The Scottish novelist and his family had arrived in Honolulu in the afternoon of January 24, 1889, and the beautiful princess dropped them a short note, inviting them to her family’s estate and adding that “Papa promises “good Scotch kaukau….”
To try to track down the word’s meaning, I went to the Hawaiian Electronic Library Web site, which searches several Hawaiian dictionaries simultaneously. But because Hawaiian words can have multiple meanings depending on their diacritical marks (which weren’t used in the 19th century) the modern Web site offered an array of possible spellings and definitions.
Could it mean “to slow down, linger or procrastinate?” Hmm. Stevenson and Ka‘iulani did famously sit together under the spreading banyan tree at ‘Āinahau, her family’s estate at Waikīkī. But probably not, given the context of the sentence.
Or did kaukau mean, in another definition, “a hemorrhoid or exterior obstruction to bowel evacuation”? Almost certainly not. A well-educated Victorian lady, no matter how earthy her humor might have been, would never had written such a thing to the eminent author of of Treasure Island, The Strange Case of Dr. Jekyll and Mr. Hyde, and Kidnapped!.
Or could it be Pidgin, the uniquely Hawaiian language that developed from the islands’ mix of immigrant influences? Checking a Pidgin-specific dictionary at e-Hawaii.com, the definition was “food; meal; to eat.” This clue led me to the right entry on the original dictionary site.
This week in Honolulu, I came across the word kaukau again, in a small notice for a talk on Sunday afternoon by Arnold Hiura at Native Books in the Ward Warehouse. In his first book, titled Kau Kau: Cuisine & Culture in the Hawaiian Islands, Hiura relates that growing up, “when someone bellowed, ‘Kau kau time,’” it was the equivalent of saying “Chow time!” or “Come and get it!”
Originally he’d thought the word was from the native Hawaiian language.
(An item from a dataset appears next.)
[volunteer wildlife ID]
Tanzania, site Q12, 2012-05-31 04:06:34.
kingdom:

But over the three years he took to write his marvelous food history of the islands, he learned the original derivation of the word, stemming from “chow chow,” which is Chinese for “food.”
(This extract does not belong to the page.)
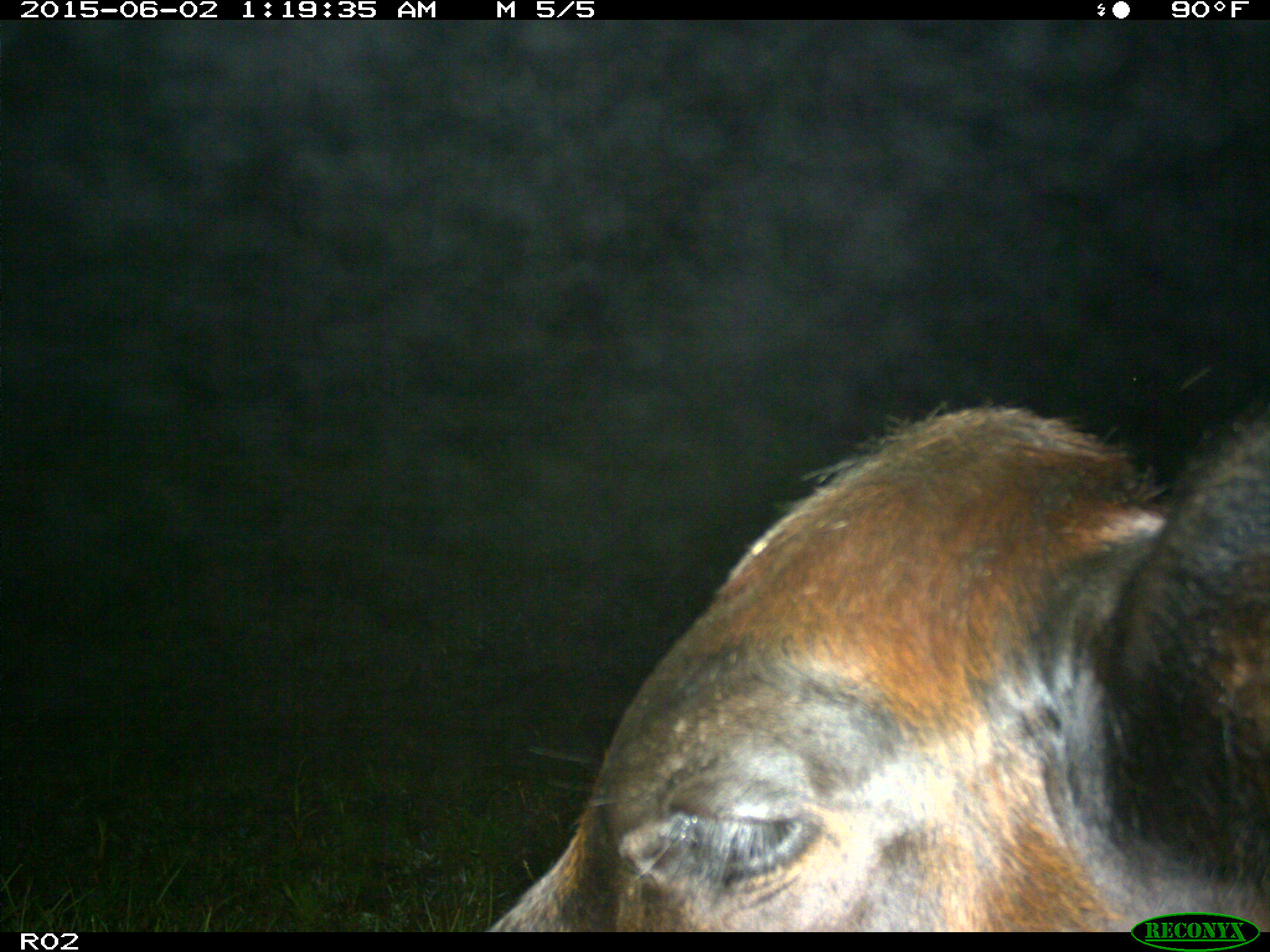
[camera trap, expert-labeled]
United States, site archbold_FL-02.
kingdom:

The mystery deepens, though. Chinese contract workers were first brought to the islands in 1852 to labor on sugar plantations. Would the princess, who was born in 1875 and died at age 23 in 1899, have known the slang that these workers used to describe their food?
The fact is that by 1889, when Ka‘iulani wrote her note, Chinese cultural influence on the islands was ubiquitous enough to have influenced everyday language at all levels of society. By the 1884 census, according to Thrum’s Hawaiian Annual, there were nearly 18,000 Chinese in Hawai‘i, making them the largest immigrant group by far – dwarfing the American presence and rapidly catching up to the native Hawaiian population, which had dwindled to just over 40,000. Honolulu’s Chinatown had long been a bustling waterfront commercial hub, and in 1889 the district was rapidly recovering from a fire three years earlier that destroyed 7,000 Chinese homes and caused $1.5 million in damage (more than $30 million today).
Hiura himself grew up on a sugar plantation on the Island of Hawai‘i, working there periodically until his early twenties. He remembered how he and the other workers would stop work when the whistle blew mid-day and take out their metal lunch cans – the bottom half filled with rice and the top with vegetables or pickles. They’d all squat down to eat, reaching over and picking from their co-workers’ cans for tastes of different toppings.
The night before his book talk, he and his wife Eloise had attended a “plantation potluck” in Hilo in which everyone brought their favorite dishes from the old days, when the islands still had sugar plantations (there is only one left now: the Hawaiian Commercial & Sugar Co. on Maui). As they described the way in which sharing their food created feelings of closeness, another Pidgin term popped up: real ono – an allusion to the prized ono tuna fish, slang among young Hawaiians for something truly fabulous.